Experimenting using a deeper network with more units in the hidden layer

After building three different neural network models with 203, 239, and 753 parameters respectively, we will now build a deeper neural network model containing a larger number of units in the hidden layers. The code used for this experiment is as follows:

# Model architecture
model <- keras_model_sequential()
model %>%
         layer_dense(units = 40, activation = 'relu', input_shape = c(21)) %>%
         layer_dropout(rate = 0.4) %>%
         layer_dense(units = 30, activation = 'relu') %>%
         layer_dropout(rate = 0.3) %>%
         layer_dense(units = 20, activation = 'relu') %>%
         layer_dropout(rate = 0.2) %>%
         layer_dense(units = 3, activation = 'softmax')
summary(model)

OUTPUT
__________________________________________________________________________
Layer (type)                  Output Shape                 Param #     
==========================================================================
dense_1 (Dense)                (None, 40)                   880          
__________________________________________________________________________
dropout_1 (Dropout)            (None, 40)                    0            
__________________________________________________________________________
dense_2 (Dense)                (None, 30)                   1230         
__________________________________________________________________________
dropout_2 (Dropout)            (None, 30)                    0            
__________________________________________________________________________
dense_3 (Dense)                (None, 20)                   620          
__________________________________________________________________________
dropout_3 (Dropout)            (None, 20)                    0            
__________________________________________________________________________
dense_4 (Dense)                (None, 3)                     63           
==========================================================================
Total params: 2,793
Trainable params: 2,793
Non-trainable params: 0
___________________________________________________________________________

# Compile model
 model %>% 
   compile(loss = 'categorical_crossentropy', 
           optimizer = 'adam',
           metrics = 'accuracy')

# Fit model
model_four <- model %>% 
 fit(training, 
 trainLabels, 
 epochs = 200,
 batch_size = 32, 
 validation_split = 0.2)
plot(model_four)

You can see from the preceding code and output that to try and improve the classification performance, this model has a total of 2,793 parameters. This model has three hidden layers with 40, 30, and 20 units in the three hidden layers. After each hidden layer, we have also added a dropout layer with dropout rates of 40%, 30%, and 20% to avoid overfitting—for example, with a dropout rate of 0.4 (or 40%) after the first hidden layer, 40% of the units in the first hidden layer are dropped to zero at random at the time of training. This helps to avoid any overfitting that may occur because of the higher number of units in the hidden layers. We compile the model and then run the model with same settings that we used earlier. We also store the loss and accuracy values after each epoch in model_four.

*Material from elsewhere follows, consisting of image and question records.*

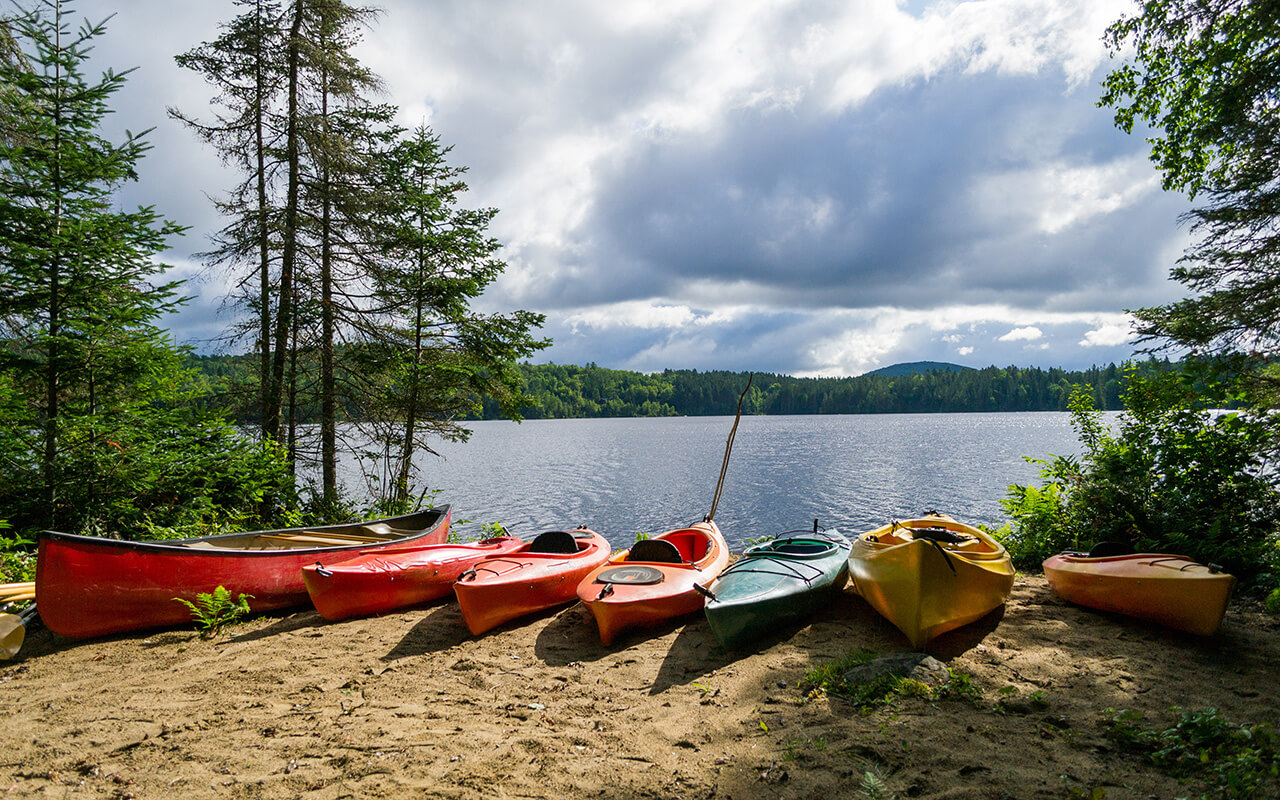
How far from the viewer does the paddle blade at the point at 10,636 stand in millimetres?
5785

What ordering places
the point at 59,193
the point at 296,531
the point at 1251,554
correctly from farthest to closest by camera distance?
the point at 296,531
the point at 59,193
the point at 1251,554

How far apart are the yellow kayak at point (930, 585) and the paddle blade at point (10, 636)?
8622 mm

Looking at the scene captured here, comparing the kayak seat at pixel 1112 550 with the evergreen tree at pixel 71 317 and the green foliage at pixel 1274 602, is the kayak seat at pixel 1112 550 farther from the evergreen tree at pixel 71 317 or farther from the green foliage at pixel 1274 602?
the evergreen tree at pixel 71 317

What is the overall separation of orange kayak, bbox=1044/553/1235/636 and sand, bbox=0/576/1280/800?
205 millimetres

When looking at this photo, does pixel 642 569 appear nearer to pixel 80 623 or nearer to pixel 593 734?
pixel 593 734

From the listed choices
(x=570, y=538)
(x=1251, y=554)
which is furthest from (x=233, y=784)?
(x=1251, y=554)

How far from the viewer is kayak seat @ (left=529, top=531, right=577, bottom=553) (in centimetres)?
791

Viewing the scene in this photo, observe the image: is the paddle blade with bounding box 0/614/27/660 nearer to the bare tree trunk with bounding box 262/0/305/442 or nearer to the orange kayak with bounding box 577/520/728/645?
the orange kayak with bounding box 577/520/728/645

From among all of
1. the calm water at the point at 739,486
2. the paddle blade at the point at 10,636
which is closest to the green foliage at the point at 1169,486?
the calm water at the point at 739,486

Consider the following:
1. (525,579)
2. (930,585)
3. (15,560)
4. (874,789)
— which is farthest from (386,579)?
(930,585)

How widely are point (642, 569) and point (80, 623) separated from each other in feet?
19.4

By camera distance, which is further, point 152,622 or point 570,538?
point 570,538

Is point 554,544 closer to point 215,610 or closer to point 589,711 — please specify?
point 589,711

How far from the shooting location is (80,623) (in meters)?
6.17
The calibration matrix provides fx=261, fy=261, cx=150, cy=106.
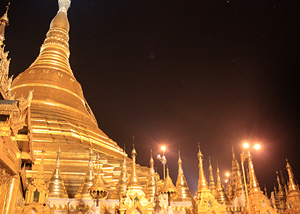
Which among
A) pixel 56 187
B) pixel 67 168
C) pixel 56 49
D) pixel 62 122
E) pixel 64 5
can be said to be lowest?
pixel 56 187

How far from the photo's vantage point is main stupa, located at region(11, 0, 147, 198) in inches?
523

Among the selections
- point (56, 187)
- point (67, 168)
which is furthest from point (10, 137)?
point (67, 168)

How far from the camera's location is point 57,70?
20562 millimetres

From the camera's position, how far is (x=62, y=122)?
623 inches

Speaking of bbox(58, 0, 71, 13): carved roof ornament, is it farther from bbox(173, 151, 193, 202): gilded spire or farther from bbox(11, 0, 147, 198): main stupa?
bbox(173, 151, 193, 202): gilded spire

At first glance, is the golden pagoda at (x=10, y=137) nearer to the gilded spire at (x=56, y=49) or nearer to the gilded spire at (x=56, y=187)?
the gilded spire at (x=56, y=187)

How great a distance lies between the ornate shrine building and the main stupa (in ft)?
0.16

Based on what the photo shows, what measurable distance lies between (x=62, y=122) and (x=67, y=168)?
12.2 feet

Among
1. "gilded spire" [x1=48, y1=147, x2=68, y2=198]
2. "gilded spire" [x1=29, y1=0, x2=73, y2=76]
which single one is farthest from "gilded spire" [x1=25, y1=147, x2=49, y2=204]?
"gilded spire" [x1=29, y1=0, x2=73, y2=76]

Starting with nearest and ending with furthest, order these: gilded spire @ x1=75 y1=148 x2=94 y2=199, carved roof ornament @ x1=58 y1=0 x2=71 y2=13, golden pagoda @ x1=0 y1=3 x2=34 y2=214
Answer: golden pagoda @ x1=0 y1=3 x2=34 y2=214 → gilded spire @ x1=75 y1=148 x2=94 y2=199 → carved roof ornament @ x1=58 y1=0 x2=71 y2=13

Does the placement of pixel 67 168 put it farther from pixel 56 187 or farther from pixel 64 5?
pixel 64 5

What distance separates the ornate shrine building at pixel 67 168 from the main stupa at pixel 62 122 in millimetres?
50

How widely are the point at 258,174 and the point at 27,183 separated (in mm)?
16491

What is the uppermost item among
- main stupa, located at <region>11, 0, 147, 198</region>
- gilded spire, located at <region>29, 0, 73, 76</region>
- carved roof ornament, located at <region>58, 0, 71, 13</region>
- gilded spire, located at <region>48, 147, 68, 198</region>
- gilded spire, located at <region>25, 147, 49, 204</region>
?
carved roof ornament, located at <region>58, 0, 71, 13</region>
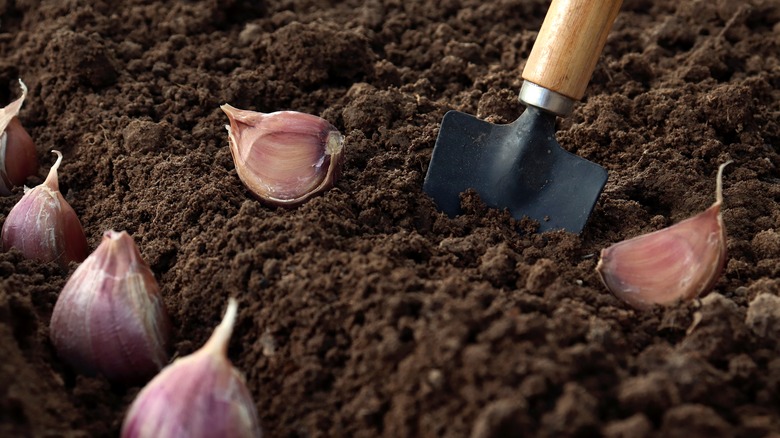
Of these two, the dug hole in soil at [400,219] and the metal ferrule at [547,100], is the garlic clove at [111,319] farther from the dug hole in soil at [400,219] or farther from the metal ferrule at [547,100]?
the metal ferrule at [547,100]

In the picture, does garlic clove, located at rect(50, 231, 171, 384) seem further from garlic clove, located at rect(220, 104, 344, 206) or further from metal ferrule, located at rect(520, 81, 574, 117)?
metal ferrule, located at rect(520, 81, 574, 117)

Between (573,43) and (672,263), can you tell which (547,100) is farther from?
(672,263)

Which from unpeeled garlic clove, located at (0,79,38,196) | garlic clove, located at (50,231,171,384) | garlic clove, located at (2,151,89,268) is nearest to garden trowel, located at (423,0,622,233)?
garlic clove, located at (50,231,171,384)

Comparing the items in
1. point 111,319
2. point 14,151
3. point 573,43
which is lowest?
point 14,151

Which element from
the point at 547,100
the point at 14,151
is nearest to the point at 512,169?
the point at 547,100

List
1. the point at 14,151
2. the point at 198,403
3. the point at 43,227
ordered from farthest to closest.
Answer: the point at 14,151, the point at 43,227, the point at 198,403

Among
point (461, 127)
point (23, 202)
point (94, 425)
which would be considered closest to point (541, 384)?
point (94, 425)

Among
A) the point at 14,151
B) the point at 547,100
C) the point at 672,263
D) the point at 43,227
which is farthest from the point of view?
the point at 14,151
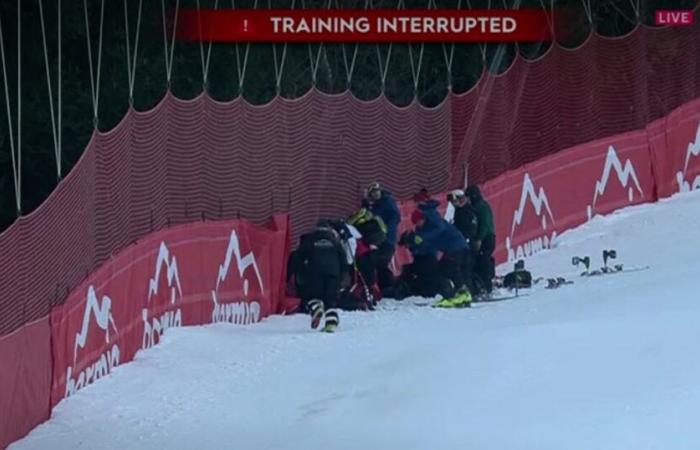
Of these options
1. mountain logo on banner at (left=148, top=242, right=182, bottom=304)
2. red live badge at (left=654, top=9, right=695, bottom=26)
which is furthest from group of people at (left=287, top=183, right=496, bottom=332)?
red live badge at (left=654, top=9, right=695, bottom=26)

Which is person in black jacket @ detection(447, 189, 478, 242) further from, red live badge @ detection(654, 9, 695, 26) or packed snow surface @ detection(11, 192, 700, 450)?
red live badge @ detection(654, 9, 695, 26)

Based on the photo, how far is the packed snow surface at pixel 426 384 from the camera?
527 inches

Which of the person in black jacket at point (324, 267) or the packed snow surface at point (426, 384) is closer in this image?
the packed snow surface at point (426, 384)

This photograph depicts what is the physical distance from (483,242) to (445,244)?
95 cm

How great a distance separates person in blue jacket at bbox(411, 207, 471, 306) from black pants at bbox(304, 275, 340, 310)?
2126mm

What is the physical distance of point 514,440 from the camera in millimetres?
13070

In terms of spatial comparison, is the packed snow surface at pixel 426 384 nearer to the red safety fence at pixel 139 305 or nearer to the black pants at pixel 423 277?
the red safety fence at pixel 139 305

A plot for accuracy and loss values for training and validation data is shown in the following graph:

Accuracy and loss for training and validation data

From the preceding plot, we can make the following observations:

Training loss and accuracy values stay approximately constant after about 150 epochs.
Accuracy values for validation data are mainly flat after about 75 epochs.
However, for loss, we see some divergence between training and validation data after about 75 epochs, with loss from validation data increasing gradually. This suggests the presence of overfitting after about 75 epochs.

Let's now make predictions using test data and review the resulting confusion matrix to assess model performance, as shown in the following code:

# Predictions and confusion matrix
pred <- model %>% 
         predict_classes(test)
table(Predicted=pred, Actual=testtarget)

OUTPUT
         Actual
Predicted   0   1   2
        0 431  34   7
        1  20  53   2
        2   9   7  40

From the preceding confusion matrix, the following observations can be made:

The correct classifications for the 0, 1, and 2 categories are 431, 53, and 40 respectively.
The overall accuracy comes to 86.9%, which is better than the first three models.
We can also find that this classification model correctly classifies normal, suspect, and pathological cases with percentages of about 93.7%, 56.4%, and 81.6% respectively.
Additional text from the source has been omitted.